> **The task**:
Word for word, repeat every entry that appears below.

> **Stored records**:

+---+

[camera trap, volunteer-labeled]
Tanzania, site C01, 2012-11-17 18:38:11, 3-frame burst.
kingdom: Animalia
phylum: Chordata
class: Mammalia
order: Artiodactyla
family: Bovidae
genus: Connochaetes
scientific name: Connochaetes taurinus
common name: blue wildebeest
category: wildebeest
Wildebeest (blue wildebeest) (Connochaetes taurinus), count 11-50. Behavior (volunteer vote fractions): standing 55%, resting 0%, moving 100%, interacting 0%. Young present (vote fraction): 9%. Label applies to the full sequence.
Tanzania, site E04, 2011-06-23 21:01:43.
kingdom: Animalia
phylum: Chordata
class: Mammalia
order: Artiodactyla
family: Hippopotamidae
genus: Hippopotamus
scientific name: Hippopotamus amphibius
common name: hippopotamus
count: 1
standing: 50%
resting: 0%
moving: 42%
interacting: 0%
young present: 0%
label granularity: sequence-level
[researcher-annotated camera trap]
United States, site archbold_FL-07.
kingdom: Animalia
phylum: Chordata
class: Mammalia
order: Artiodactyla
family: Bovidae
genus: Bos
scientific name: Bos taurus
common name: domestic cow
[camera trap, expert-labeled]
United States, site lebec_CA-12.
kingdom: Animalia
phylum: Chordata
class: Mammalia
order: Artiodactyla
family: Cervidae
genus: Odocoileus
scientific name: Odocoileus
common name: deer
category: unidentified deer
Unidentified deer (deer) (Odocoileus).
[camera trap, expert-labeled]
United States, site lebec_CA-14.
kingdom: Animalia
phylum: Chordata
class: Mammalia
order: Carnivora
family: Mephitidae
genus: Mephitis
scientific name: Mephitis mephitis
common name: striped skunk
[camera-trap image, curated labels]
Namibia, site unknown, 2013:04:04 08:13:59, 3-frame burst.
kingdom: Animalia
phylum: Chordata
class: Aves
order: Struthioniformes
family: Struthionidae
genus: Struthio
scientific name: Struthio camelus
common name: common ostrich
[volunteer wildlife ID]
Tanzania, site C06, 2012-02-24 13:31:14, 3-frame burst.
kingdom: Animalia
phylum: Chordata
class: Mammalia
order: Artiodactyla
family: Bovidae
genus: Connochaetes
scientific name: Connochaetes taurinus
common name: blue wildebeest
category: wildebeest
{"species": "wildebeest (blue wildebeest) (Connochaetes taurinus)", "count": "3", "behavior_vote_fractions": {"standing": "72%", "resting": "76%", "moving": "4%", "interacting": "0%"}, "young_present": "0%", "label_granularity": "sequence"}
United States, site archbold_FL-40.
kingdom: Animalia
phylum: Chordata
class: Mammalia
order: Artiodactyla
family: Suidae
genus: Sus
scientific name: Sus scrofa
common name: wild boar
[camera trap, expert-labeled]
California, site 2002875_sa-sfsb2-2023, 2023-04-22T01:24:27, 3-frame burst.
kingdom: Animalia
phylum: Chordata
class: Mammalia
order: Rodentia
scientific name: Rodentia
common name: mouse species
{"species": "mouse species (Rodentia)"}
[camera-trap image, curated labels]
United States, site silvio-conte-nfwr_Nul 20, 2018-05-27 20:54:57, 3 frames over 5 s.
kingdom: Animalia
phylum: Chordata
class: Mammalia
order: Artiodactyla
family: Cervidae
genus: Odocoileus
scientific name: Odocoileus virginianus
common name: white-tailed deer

+---+

> **Solved exercise**:
[camera trap, volunteer-labeled]
Tanzania, site C01, 2012-11-17 18:38:11, 3-frame burst.
kingdom: Animalia
phylum: Chordata
class: Mammalia
order: Artiodactyla
family: Bovidae
genus: Connochaetes
scientific name: Connochaetes taurinus
common name: blue wildebeest
category: wildebeest
Wildebeest (blue wildebeest) (Connochaetes taurinus), count 11-50. Behavior (volunteer vote fractions): standing 55%, resting 0%, moving 100%, interacting 0%. Young present (vote fraction): 9%. Label applies to the full sequence.
Tanzania, site E04, 2011-06-23 21:01:43.
kingdom: Animalia
phylum: Chordata
class: Mammalia
order: Artiodactyla
family: Hippopotamidae
genus: Hippopotamus
scientific name: Hippopotamus amphibius
common name: hippopotamus
count: 1
standing: 50%
resting: 0%
moving: 42%
interacting: 0%
young present: 0%
label granularity: sequence-level
[researcher-annotated camera trap]
United States, site archbold_FL-07.
kingdom: Animalia
phylum: Chordata
class: Mammalia
order: Artiodactyla
family: Bovidae
genus: Bos
scientific name: Bos taurus
common name: domestic cow
[camera trap, expert-labeled]
United States, site lebec_CA-12.
kingdom: Animalia
phylum: Chordata
class: Mammalia
order: Artiodactyla
family: Cervidae
genus: Odocoileus
scientific name: Odocoileus
common name: deer
category: unidentified deer
Unidentified deer (deer) (Odocoileus).
[camera trap, expert-labeled]
United States, site lebec_CA-14.
kingdom: Animalia
phylum: Chordata
class: Mammalia
order: Carnivora
family: Mephitidae
genus: Mephitis
scientific name: Mephitis mephitis
common name: striped skunk
[camera-trap image, curated labels]
Namibia, site unknown, 2013:04:04 08:13:59, 3-frame burst.
kingdom: Animalia
phylum: Chordata
class: Aves
order: Struthioniformes
family: Struthionidae
genus: Struthio
scientific name: Struthio camelus
common name: common ostrich
[volunteer wildlife ID]
Tanzania, site C06, 2012-02-24 13:31:14, 3-frame burst.
kingdom: Animalia
phylum: Chordata
class: Mammalia
order: Artiodactyla
family: Bovidae
genus: Connochaetes
scientific name: Connochaetes taurinus
common name: blue wildebeest
category: wildebeest
{"species": "wildebeest (blue wildebeest) (Connochaetes taurinus)", "count": "3", "behavior_vote_fractions": {"standing": "72%", "resting": "76%", "moving": "4%", "interacting": "0%"}, "young_present": "0%", "label_granularity": "sequence"}
United States, site archbold_FL-40.
kingdom: Animalia
phylum: Chordata
class: Mammalia
order: Artiodactyla
family: Suidae
genus: Sus
scientific name: Sus scrofa
common name: wild boar
[camera trap, expert-labeled]
California, site 2002875_sa-sfsb2-2023, 2023-04-22T01:24:27, 3-frame burst.
kingdom: Animalia
phylum: Chordata
class: Mammalia
order: Rodentia
scientific name: Rodentia
common name: mouse species
{"species": "mouse species (Rodentia)"}
[camera-trap image, curated labels]
United States, site silvio-conte-nfwr_Nul 20, 2018-05-27 20:54:57, 3 frames over 5 s.
kingdom: Animalia
phylum: Chordata
class: Mammalia
order: Artiodactyla
family: Cervidae
genus: Odocoileus
scientific name: Odocoileus virginianus
common name: white-tailed deer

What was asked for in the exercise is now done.